How does Scotland become a true global Fintech centre to rival London, Berlin, New York or the Bay area? As Dylan sang times are a changing’. Once the actuaries of Edinburgh and Glasgow held court for the industry, but those days are fading fast. The mutual giants demutualised then quickly became owned by non Scottish conglomerates. As the older actuaries retire they leave behind over 70% of members of the Institute and Faculty of Actuaries under the age of 40 and over 50% of members being non qualified students. Actuaries are already somewhat redundant in terms of predictive modelling but eek sufficient living from changes in longevity rates, cash flow matching and quasi investment analysis. They face an uncertain future as adaptive intelligence and self-learning synthesises, assimilates and optimises 200 years of Actuarial rules in the blink of an eye.
Moreover, in excess of 35,000 people work in Edinburgh’s financial and insurance quarter while more than 90% of all Scottish fund managers (like Baillie Gifford) are based in the city region. Many firms represented host asset servicing teams, client management but fairly minimal front office except for home-grown firms like Baillie Gifford, Scottish Value Management and Kames.

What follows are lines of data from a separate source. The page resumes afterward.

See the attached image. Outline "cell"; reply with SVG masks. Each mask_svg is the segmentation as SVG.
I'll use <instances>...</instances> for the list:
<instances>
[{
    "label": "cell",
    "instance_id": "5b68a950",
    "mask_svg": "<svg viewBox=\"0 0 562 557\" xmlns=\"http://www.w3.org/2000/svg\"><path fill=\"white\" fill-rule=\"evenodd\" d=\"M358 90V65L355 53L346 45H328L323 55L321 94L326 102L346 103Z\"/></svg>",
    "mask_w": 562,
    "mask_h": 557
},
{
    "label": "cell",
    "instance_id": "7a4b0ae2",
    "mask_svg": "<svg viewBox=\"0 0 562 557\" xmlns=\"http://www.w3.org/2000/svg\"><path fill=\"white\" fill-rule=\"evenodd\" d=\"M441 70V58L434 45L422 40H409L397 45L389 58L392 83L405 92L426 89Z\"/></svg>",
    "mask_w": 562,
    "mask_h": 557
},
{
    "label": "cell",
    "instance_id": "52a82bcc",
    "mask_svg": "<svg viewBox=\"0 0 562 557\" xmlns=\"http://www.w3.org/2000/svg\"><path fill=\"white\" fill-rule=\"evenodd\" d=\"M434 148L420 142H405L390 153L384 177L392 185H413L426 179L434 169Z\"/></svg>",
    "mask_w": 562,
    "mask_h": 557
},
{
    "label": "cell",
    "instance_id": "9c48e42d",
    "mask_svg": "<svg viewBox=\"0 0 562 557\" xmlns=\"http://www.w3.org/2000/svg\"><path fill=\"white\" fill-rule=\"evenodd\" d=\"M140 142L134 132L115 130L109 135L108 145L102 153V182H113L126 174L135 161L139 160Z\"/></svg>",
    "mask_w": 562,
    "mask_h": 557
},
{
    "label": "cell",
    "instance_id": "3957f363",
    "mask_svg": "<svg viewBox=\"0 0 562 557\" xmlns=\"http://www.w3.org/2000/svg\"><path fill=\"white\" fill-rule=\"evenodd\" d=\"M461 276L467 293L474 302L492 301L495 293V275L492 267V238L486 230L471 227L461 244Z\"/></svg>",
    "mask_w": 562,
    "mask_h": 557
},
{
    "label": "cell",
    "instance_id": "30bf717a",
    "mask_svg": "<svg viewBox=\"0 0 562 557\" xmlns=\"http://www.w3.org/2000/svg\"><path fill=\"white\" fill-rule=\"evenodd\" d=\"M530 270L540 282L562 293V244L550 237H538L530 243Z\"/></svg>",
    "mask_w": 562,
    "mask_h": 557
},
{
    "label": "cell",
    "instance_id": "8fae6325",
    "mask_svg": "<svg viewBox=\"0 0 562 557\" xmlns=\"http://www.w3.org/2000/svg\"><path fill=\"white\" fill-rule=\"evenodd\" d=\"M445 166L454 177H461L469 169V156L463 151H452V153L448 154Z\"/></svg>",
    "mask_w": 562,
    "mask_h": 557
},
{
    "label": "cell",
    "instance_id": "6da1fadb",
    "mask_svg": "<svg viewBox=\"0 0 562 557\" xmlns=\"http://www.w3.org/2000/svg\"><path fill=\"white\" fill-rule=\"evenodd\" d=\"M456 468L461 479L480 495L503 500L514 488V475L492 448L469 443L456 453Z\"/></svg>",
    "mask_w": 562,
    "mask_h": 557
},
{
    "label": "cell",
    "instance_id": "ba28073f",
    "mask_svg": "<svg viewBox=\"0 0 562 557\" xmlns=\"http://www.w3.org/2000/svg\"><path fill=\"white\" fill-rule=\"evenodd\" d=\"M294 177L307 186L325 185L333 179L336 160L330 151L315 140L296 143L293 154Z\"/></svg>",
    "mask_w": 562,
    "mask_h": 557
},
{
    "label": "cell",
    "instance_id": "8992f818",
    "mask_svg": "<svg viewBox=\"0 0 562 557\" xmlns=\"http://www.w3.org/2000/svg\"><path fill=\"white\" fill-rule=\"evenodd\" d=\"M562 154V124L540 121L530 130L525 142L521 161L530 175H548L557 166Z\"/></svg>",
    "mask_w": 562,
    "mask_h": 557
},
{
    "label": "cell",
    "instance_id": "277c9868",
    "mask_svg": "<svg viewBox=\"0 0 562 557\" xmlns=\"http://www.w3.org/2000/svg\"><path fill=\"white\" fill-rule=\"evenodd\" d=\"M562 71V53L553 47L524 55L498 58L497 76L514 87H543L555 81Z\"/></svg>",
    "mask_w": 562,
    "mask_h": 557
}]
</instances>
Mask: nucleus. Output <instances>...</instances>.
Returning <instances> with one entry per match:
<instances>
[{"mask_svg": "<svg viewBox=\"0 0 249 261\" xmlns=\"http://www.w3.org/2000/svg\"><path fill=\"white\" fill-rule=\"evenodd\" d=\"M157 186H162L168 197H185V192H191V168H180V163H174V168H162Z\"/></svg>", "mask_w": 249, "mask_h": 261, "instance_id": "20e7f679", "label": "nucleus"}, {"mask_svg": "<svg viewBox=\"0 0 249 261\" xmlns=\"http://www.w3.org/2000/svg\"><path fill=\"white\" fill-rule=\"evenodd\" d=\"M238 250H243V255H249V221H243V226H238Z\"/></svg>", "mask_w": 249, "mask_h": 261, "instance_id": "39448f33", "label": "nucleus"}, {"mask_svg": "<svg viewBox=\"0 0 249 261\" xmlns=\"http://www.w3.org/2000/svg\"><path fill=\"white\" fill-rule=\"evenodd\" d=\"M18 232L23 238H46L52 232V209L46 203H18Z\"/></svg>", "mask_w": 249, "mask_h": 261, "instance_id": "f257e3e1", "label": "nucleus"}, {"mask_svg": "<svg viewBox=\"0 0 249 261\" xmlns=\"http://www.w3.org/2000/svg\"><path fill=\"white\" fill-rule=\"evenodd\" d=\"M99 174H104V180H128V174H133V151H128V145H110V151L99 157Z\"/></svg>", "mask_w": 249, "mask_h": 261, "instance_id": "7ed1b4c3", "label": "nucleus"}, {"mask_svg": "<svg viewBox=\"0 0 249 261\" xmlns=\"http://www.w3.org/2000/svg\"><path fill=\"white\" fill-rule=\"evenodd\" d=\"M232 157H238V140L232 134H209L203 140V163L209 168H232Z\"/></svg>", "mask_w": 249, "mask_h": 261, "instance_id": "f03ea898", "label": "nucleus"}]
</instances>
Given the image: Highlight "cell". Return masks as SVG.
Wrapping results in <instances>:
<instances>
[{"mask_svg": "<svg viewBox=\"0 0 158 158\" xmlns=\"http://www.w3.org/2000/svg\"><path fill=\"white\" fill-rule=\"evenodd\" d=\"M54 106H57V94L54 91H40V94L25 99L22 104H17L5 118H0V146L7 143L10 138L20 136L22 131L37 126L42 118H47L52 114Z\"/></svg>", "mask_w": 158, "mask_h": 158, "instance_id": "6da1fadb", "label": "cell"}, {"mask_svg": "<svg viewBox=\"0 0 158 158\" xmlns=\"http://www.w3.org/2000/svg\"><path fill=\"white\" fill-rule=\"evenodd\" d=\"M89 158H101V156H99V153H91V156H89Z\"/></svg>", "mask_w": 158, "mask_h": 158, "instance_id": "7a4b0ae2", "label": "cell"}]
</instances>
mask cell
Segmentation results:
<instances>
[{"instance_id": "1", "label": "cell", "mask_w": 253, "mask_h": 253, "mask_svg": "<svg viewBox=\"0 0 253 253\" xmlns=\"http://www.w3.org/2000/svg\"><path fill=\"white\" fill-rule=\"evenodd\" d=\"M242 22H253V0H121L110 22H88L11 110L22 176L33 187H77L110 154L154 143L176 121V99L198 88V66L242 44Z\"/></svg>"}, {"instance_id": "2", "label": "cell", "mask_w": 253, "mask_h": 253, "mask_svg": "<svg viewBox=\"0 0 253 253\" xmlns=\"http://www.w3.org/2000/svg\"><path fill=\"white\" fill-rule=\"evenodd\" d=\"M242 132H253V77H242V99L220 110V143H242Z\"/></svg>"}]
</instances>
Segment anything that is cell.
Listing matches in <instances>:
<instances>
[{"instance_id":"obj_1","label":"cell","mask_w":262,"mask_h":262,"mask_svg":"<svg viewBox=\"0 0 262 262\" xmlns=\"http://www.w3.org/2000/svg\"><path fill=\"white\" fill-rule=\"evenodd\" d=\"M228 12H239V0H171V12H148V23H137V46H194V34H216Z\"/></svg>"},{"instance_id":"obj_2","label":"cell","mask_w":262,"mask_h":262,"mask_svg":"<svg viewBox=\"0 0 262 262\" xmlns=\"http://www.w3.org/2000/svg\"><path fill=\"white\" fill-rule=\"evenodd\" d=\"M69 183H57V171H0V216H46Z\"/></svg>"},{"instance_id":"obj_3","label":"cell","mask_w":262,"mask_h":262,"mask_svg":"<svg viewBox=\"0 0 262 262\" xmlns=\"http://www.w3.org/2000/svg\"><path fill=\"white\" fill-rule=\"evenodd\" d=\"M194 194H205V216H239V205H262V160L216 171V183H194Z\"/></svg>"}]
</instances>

The city is home to Europe’s second largest asset fund manager, Standard Life Aberdeen, as well as retail and challenger banks, platforms, Actuarial consultancies and ethical finance providers. In many cases the majority of the staff can be typified as support function or middle Office’ just as the majority of Glasgow’s workforce might be described as back office’ or more politely operational support’.
An urgent need to change gear
All of these roles will be reduced in some way, as companies shift CapEx from people to technology. Even without Brexit, in 10 years we only see 10% of those current roles left in their current form. Some will disappear, others change. Those decisions will be made in London, Paris or New York not Edinburgh. If that’s true then the productivity enjoyed by Edinburgh from London today will deteriorate.
That leaves a hole in the Scottish economy that Fintech must aim to fill. Only slightly less gloomy, a 2017 report by the Centre of Financial Regulation and Innovation by Strathclyde Business School in Glasgow revealed that Scotland could, in a worst-case scenario, lose over 14,063 jobs (14%) in its financial services sector over a 10-year period, the worst-case prediction seeing a loss of £597m in taxable salaries. Conversely in a best-case scenario, investing in Fintech could inversely “lead to the creation of an additional 14,959 jobs in the Scottish banking industry” adding £1.1bn back to Scotland’s taxable income. The report’s co-author, Daniel Broby, told the Herald Scotland that the two outcomes call for a streamlined and coordinated’ approach for the development and adoption of Fintech.